A phase III study of edivoxetine, a potential blockbuster in major depressive disorder, could also read out by the end of the year or in early 2013. The drug is being developed as an adjunct in partial responders to SSRIs, and is also in several other phase III studies. As well as efficacy, its safety profile will be closely watched given the increases in pulse rate and blood pressure seen in phase II.

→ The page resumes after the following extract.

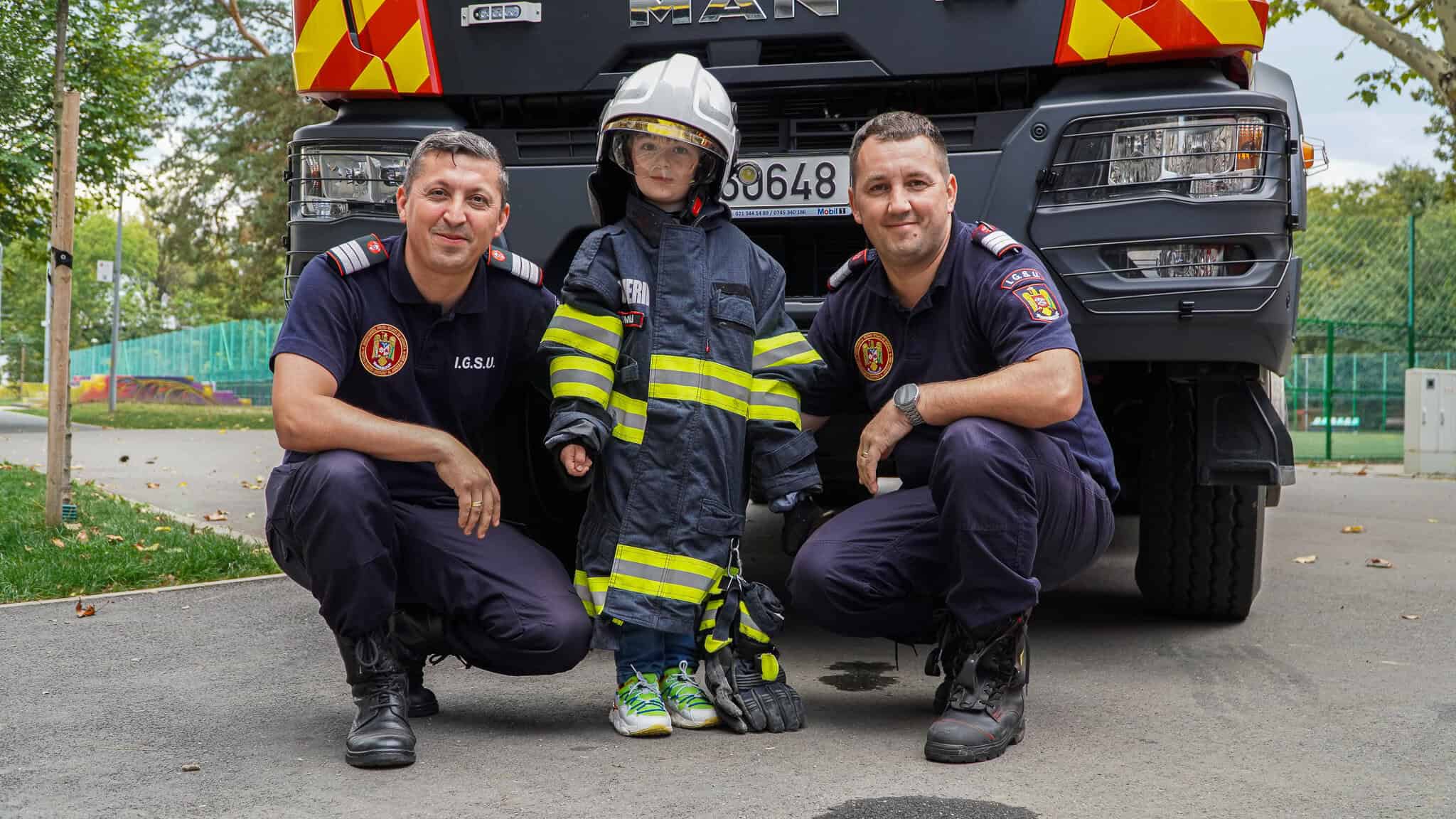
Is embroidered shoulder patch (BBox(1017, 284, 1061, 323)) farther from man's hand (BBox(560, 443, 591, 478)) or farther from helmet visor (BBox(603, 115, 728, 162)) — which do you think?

Upcoming phase III results | ||||||||
Product | Generic name | Pharmacological class | Indication | Event date | 2018 ww sales ($m) | Product NPV ($m) | NPV as % of market cap | Trial ID |
LY2963016 | recombinant insulin glargine | Insulin | Diabetes | Q4 | 374 | 1,854 | 4% | NCT01421147 NCT01421459 |
Dulaglutide | dulaglutide | GLP-1 agonist | Diabetes | H2 | 566 | 1,080 | 2% | NCT01064687 |
Pomaglumetad methionil | pomaglumetad methionil | mGluR2/3 agonist | Schizophrenia | H2 | 377 | 885 | 2% | NCT01307800 |
LY2216684 | edivoxetine | Norepinephrine reuptake inhibitor | Major depressive disorder | Q4 | 409 | 818 | 2% | NCT01185340 |
Solanezumab | solanezumab | Anti-beta amyloid MAb | Alzheimer's disease | Q3 | 290 | 675 | 1% | NCT00905372 NCT00904683 |
BI10773 | empagliflozin | SGLT2 inhibitor | Diabetes | Q4 | 359 | 396 | 1% | NCT01210001 NCT01177813 NCT01159600 NCT01370005 NCT01164501 |
Beyond the CNS Lilly is awaiting phase III data in type 2 diabetes from two projects whose NPVs are higher than either of its two remaining late-stage neuroscience assets. Dulaglutide is one of several GLP-1 inhibitors set to challenge the dominance of Novo Nordisk’s Victoza, and boasts an Fc fusion approach that gives it a longer half-life; some analysts think phase III readout could slip into next year.

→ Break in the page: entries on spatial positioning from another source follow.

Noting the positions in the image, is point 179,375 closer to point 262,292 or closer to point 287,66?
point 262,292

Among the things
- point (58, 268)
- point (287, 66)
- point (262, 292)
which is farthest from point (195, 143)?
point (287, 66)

And LY2963016, a new insulin glargine partnered with Boehringer Ingelheim, could see the first of two phase III trials generate results by the end of the year; these have to be strong if it is to compete with Sanofi’s Lantus and biosimilars.
The phase III programme with a third diabetes agent, empagliflozin, should be completed over the next six months or so. The SGLT-2 inhibitor, subject of a profit share with Boehringer Ingelheim, will be trying to capitalise on last year’s US rejection of AstraZeneca/BMS’s dapagliflozin, and as such safety will again be closely watched.
Disappointments "common"
Meanwhile, the pomaglumetad disappointment leaves the sparse industry pipeline of mGluR2/3 inhibitors even thinner. Addex/Johnson & Johnson’s JNJ-40411813 could yield phase II results in schizophrenia shortly, and its developers will be hoping that selectivity for the mGluR2 subtype could confer an advantage.

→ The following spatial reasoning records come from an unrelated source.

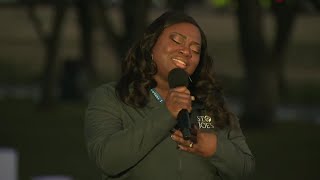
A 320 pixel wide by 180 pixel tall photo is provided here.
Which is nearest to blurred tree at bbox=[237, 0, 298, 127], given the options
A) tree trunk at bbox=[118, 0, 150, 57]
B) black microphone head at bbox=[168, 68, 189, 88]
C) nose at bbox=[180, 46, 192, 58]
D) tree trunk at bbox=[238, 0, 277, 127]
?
tree trunk at bbox=[238, 0, 277, 127]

While Lilly’s science chief, Jan Lundberg, has referred to the unfortunately common occurrence of negative study results in the field of psychiatry, the failure of pomaglumetad leaves Lilly’s near-stage CNS pipeline with one strike against it. With solanezumab data likely to ring up the second, the heat is on.
Given Lilly’s history the company should know more than most about neuroscience drug development, and the next six months will be pivotal both for it and its embattled CEO, John Lechleiter.